NBLors de la rencontre internationale « Vie consacrée en communion » pour la clôture de l’année de la vie consacrée, le 31 janvier 2016, à Rome, Nathalie Becquart, xavière, directrice du Service national pour l’évangélisation des jeunes et pour les vocations à la Conférence des Évêques de France, a donné une conférence sur le thème de « La vie consacrée apostolique dans les cultures contemporaines : lieu de contemplation, de réflexion théologique et de formation à la miséricorde. »

Chers frères et sœurs,
Chers amis dans le Seigneur,
Chers religieux et religieuses apostoliques venus de tous les continents et réunis ici aujourd’hui.

Merci de m’accueillir, merci aux responsables du Dicastère pour leur confiance, pour leur audace même d’avoir pris le risque de me demander cette intervention autour de la vie consacrée apostolique dans les cultures contemporaines : lieu de contem­plation, de réflexion théologique et de formation à la miséricorde.

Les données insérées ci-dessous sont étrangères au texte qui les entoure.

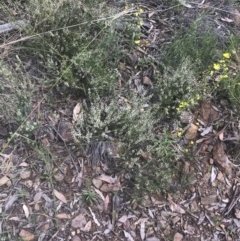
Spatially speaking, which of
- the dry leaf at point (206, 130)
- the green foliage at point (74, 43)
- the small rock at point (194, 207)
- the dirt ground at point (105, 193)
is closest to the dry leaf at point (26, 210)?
the dirt ground at point (105, 193)

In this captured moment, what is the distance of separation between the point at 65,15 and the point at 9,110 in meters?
0.72

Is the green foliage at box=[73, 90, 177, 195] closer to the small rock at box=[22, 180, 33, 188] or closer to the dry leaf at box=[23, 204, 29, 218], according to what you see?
the small rock at box=[22, 180, 33, 188]

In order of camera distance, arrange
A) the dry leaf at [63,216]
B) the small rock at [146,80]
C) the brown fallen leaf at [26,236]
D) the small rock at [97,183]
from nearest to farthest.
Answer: the brown fallen leaf at [26,236], the dry leaf at [63,216], the small rock at [97,183], the small rock at [146,80]

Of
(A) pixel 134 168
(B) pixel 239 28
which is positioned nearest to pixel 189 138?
(A) pixel 134 168

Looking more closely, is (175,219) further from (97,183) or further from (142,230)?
(97,183)

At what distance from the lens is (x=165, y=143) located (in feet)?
9.18

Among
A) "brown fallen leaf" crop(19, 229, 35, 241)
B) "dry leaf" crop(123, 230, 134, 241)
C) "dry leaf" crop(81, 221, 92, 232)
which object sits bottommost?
"dry leaf" crop(123, 230, 134, 241)

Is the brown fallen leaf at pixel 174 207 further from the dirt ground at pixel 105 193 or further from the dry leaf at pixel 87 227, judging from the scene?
the dry leaf at pixel 87 227

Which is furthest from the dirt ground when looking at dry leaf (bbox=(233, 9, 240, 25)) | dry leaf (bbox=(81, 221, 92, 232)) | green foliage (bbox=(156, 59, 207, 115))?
dry leaf (bbox=(233, 9, 240, 25))

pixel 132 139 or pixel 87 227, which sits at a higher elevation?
pixel 132 139

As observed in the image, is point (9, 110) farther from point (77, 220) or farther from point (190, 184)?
point (190, 184)

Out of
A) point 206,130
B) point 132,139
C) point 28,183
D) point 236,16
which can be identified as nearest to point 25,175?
point 28,183

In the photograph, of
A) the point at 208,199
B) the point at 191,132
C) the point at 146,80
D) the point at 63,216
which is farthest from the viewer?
the point at 146,80

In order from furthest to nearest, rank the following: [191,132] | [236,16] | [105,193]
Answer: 1. [236,16]
2. [191,132]
3. [105,193]
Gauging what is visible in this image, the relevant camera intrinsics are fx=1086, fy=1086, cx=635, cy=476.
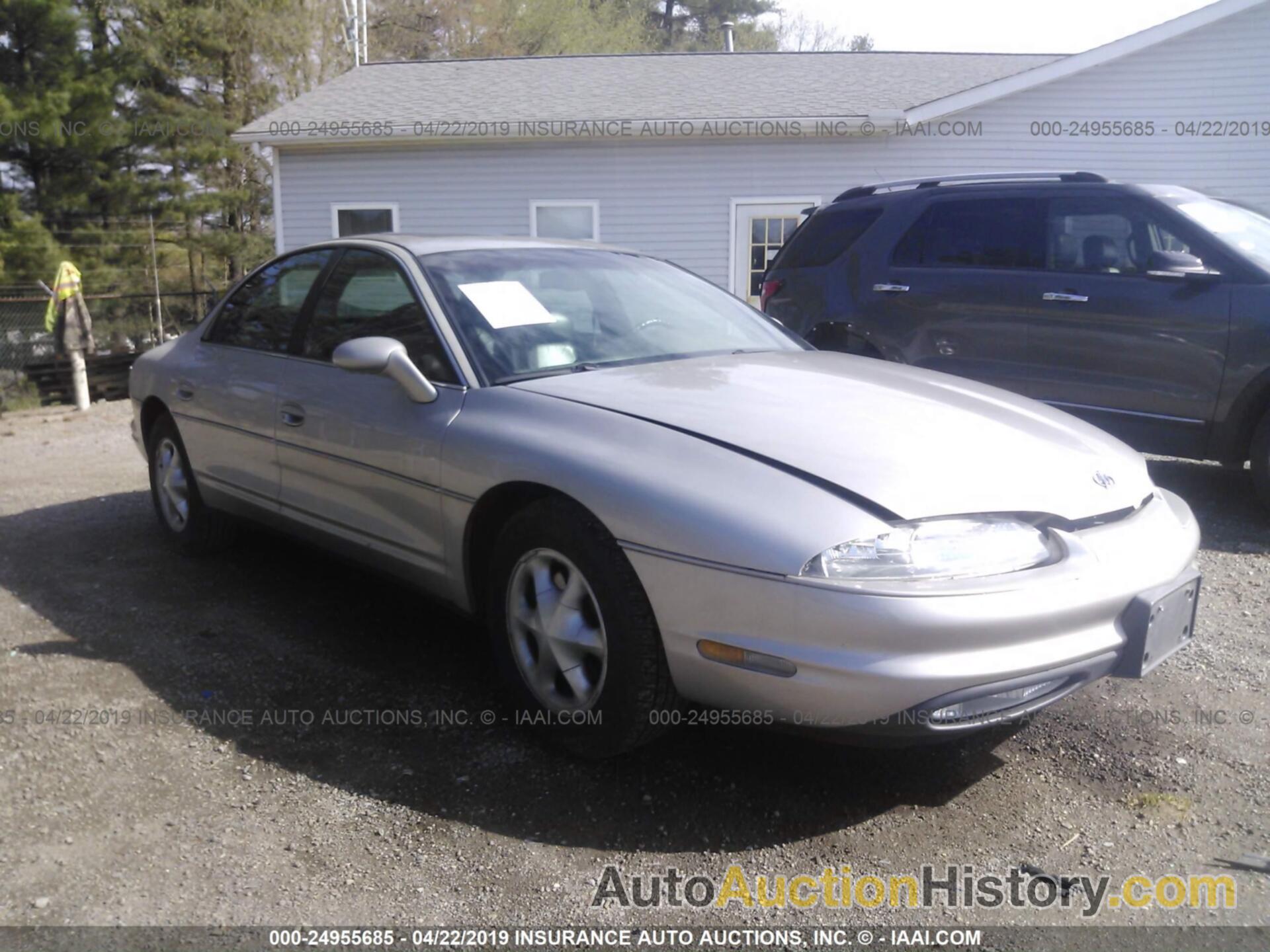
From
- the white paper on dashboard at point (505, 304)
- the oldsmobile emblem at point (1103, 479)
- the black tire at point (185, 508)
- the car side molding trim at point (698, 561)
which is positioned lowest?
the black tire at point (185, 508)

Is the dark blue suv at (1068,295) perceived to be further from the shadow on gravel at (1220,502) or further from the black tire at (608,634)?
the black tire at (608,634)

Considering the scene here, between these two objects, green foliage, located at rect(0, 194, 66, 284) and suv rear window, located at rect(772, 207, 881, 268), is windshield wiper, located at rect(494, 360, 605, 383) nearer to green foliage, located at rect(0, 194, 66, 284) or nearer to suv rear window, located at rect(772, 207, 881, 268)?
suv rear window, located at rect(772, 207, 881, 268)

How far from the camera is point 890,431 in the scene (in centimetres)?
312

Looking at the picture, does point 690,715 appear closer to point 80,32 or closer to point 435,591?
point 435,591

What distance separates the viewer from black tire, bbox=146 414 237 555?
208 inches

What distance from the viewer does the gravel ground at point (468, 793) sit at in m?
2.67

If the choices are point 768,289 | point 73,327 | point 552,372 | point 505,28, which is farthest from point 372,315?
point 505,28

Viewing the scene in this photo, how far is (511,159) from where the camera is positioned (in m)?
14.8

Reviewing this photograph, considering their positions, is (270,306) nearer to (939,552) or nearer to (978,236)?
(939,552)

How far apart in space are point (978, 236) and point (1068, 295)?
770mm

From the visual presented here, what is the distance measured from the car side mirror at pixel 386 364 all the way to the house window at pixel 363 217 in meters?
11.9

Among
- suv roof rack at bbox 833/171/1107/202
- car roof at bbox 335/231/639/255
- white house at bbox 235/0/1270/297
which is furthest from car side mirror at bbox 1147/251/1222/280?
white house at bbox 235/0/1270/297

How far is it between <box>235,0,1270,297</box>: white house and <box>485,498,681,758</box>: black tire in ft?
38.3

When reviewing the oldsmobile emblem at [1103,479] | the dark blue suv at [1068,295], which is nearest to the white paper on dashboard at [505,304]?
the oldsmobile emblem at [1103,479]
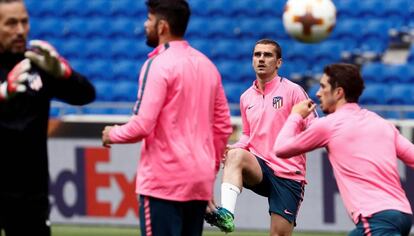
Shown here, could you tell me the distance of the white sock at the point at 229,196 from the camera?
799cm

Je me sens vraiment très petite et impressionnée devant la tâche qui m’incombe de prendre la parole ce matin devant vous. Je ne pourrais le faire si je n’avais pas rencontré depuis l’enfance de très nombreux consacrés qui m’ont touchée, guidée, interpellée, formée, soutenue… Je suis redevable à tant d’hommes et de femmes de diverses congré­gations qui m’ont donné de découvrir quelque chose de la vie du Christ et m’ont ouvert des mondes. Depuis la religieuse qui m’a accueillie pour l’éveil à la foi jusqu’au pape François qui nous a donné ce cadeau d’une Année de la vie consacrée, sans oublier toutes mes sœurs Xavières qui m’ont intégrée dans leur corps apostolique et me supportent avec patience au quotidien ! Aussi, je ne puis mettre des mots sur l’expérience de la vie religieuse apostolique sans rendre grâce pour tous ces religieux(ses) rencontrés de visu ou à travers leurs écrits, qui m’ont marquée par leur fidélité, leur engagement, leur réflexion. Ils font de moi une héritière. Ils m’ont fait percevoir la diversité de la vie religieuse mais plus encore son fondement commun dans le Christ qui nous met d’emblée dans une fraternité universelle, une connivence d’expérience comme nous le vivons dans cette rencontre internationale.

La vie consacrée apostolique, pour moi, ce sont d’abord des visages. Ce sont vos visages habités par tant de situations humaines, façonnés par la prière, la vie communautaire et la mission dans des cultures et des environnements si variés. La vie religieuse apostolique que nous représentons, il me semble que c’est avant tout une aventure humaine, un concentré de vie, une densité d’expériences, un creuset de chemins singuliers façonnés par mille et un charismes. Et finalement une manière de vivre pour tenter d’exprimer et d’incarner au long de l’histoire le mystère d’un Dieu qui vient à la rencontre de l’homme… La vie religieuse apostolique, ce sont nos histoires d’hommes et de femmes appelés à tout donner, saisis au plus profond par l’amour de Dieu pour être envoyés dans le plein vent du monde au milieu de nos contemporains, en particulier les plus petits. Brûlés au cœur par le feu d’une Parole, assoiffés de Dieu, nous avons tout quitté et nous cherchons en tâtonnant comment devenir les mains, les yeux, les oreilles, la bouche, le corps du Ressuscité pour que « les hommes aient la vie et la vie en abondance » (Jn 10, 10).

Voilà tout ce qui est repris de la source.